I have to determine the limit of a following geometric series:
$$t_n=\sum_{k=0}^n \frac{a_k}{2^k} $$ in which $$a_k=\begin{cases} 3 & \text{if $k$ is even}\\[2ex] 4 & \text{if $k$ is odd} \end{cases} $$
I'm not actually sure how should I approach this particular problem. Shall I examine the two cases separately and determine the limit for both cases respectively? Or is there some kind of trick to tackle this kind of a geometric series?
On
$$t_n=\begin{cases} \sum_{k=0}^n \frac{3}{2^k} & \text{if $k$ is even}\\[2ex] \sum_{k=0}^n \frac{4}{2^k} & \text{if $k$ is odd} \end{cases} $$
Consider the two subsequences $t_{2n}$ and $t_{2n-1}$ where
$t_{2n}=\sum_{k=0}^{2n} \frac{3}{2^k}$
and $t_{2n-1}=\sum_{k=0}^{2n-1} \frac{4}{2^k}$
Now these subsequences include all terms of the main series and they are both monotonic decreasing and bounded below.

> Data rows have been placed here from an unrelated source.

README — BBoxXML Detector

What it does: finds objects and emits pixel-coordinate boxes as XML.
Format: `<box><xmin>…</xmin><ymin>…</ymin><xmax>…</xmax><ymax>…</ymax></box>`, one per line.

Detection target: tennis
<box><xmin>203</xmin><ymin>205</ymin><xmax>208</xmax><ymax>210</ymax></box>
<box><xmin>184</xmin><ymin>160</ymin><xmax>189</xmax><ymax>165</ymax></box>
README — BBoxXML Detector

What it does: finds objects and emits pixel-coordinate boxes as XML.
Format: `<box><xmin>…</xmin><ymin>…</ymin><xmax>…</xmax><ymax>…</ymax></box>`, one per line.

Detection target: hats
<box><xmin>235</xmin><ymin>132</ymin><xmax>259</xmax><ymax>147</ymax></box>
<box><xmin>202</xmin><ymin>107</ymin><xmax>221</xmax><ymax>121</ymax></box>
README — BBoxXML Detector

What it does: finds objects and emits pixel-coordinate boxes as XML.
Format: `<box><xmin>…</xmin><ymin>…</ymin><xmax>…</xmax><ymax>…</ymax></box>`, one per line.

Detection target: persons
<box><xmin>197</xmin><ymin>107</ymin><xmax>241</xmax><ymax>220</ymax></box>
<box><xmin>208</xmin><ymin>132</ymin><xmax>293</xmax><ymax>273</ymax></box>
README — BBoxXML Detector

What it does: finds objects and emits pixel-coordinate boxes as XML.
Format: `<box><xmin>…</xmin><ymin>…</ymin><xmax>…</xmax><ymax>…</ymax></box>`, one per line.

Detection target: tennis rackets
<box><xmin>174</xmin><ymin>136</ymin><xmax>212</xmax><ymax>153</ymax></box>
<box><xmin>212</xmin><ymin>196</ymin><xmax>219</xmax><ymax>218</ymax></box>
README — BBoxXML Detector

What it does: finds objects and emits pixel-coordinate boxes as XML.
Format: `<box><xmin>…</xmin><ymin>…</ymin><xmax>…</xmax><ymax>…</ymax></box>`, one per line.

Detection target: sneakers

If they converge to same limit, they converge. Else, they do not.
Now do the subsequences have the same limit? Check it.
We have $$ \sum_{j=0}^{+\infty}\frac{3}{2^{2j}}=4,\qquad \sum_{j=0}^{+\infty}\frac{4}{2^{2j+1}}=\frac{8}{3}$$ (both are geometric series) hence: $$ \sum_{k\geq 0}\frac{a_k}{2^k} = \color{red}{\frac{20}{3}}.$$ The rearrangement/splitting is allowed since we are clearly dealing with an absolutely convergent series.